(Records from a dataset)
▶

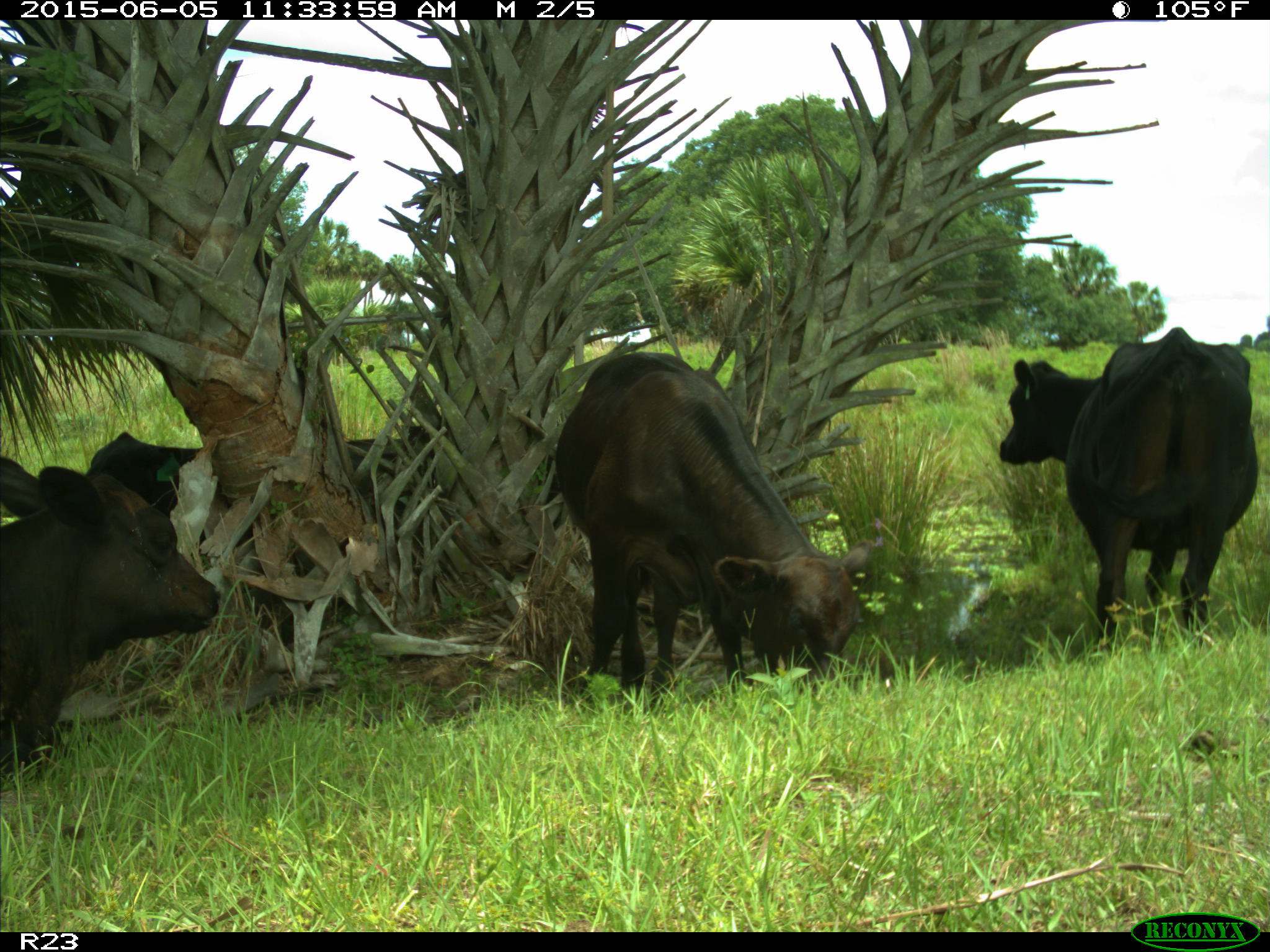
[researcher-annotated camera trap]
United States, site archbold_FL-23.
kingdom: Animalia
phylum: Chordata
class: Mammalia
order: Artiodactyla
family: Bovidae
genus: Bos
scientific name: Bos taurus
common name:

◀

- YOUR ASSIGNMENT
Print the data again, word for word, without any pictures.

- TASK ANSWER
[researcher-annotated camera trap]
United States, site archbold_FL-23.
kingdom: Animalia
phylum: Chordata
class: Mammalia
order: Artiodactyla
family: Bovidae
genus: Bos
scientific name: Bos taurus
common name:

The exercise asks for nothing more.